▶ [CHALLENGE]: Please show each line of the rows below that contains the word "inches".
*** DATASET CONTENT
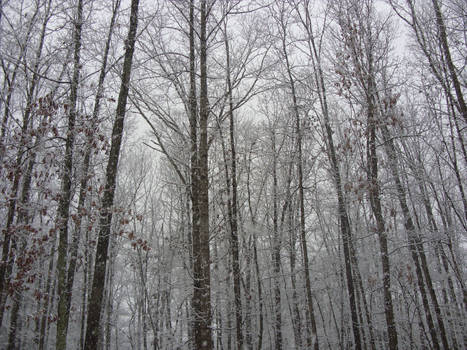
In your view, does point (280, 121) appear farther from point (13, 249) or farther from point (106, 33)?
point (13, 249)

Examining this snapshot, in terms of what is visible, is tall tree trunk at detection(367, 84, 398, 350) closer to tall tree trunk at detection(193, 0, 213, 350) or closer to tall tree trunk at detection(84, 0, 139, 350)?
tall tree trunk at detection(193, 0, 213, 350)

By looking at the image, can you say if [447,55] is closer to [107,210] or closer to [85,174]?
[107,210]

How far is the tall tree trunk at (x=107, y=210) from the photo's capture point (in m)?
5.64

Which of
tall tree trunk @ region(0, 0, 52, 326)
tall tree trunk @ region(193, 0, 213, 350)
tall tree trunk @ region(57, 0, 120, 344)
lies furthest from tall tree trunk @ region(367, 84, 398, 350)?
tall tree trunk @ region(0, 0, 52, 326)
******
*** DATASET CONTENT
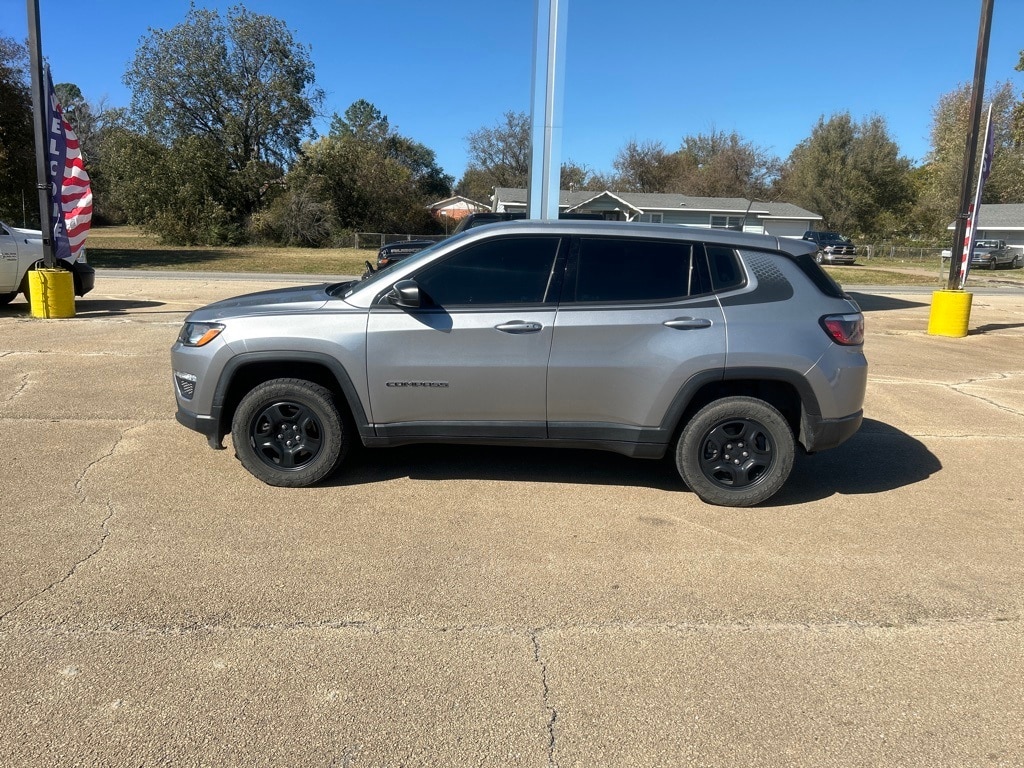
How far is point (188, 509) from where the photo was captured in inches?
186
******
*** DATASET CONTENT
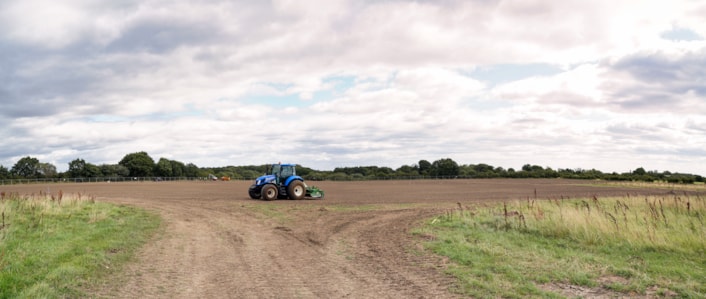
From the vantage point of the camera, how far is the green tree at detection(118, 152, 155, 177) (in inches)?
******
▶ [COMPLETE OUTPUT]:
How far is point (188, 509) from where the photo was captured in inches?
From the vantage point of the camera, how far is the green tree at detection(118, 152, 155, 177) (in inches)?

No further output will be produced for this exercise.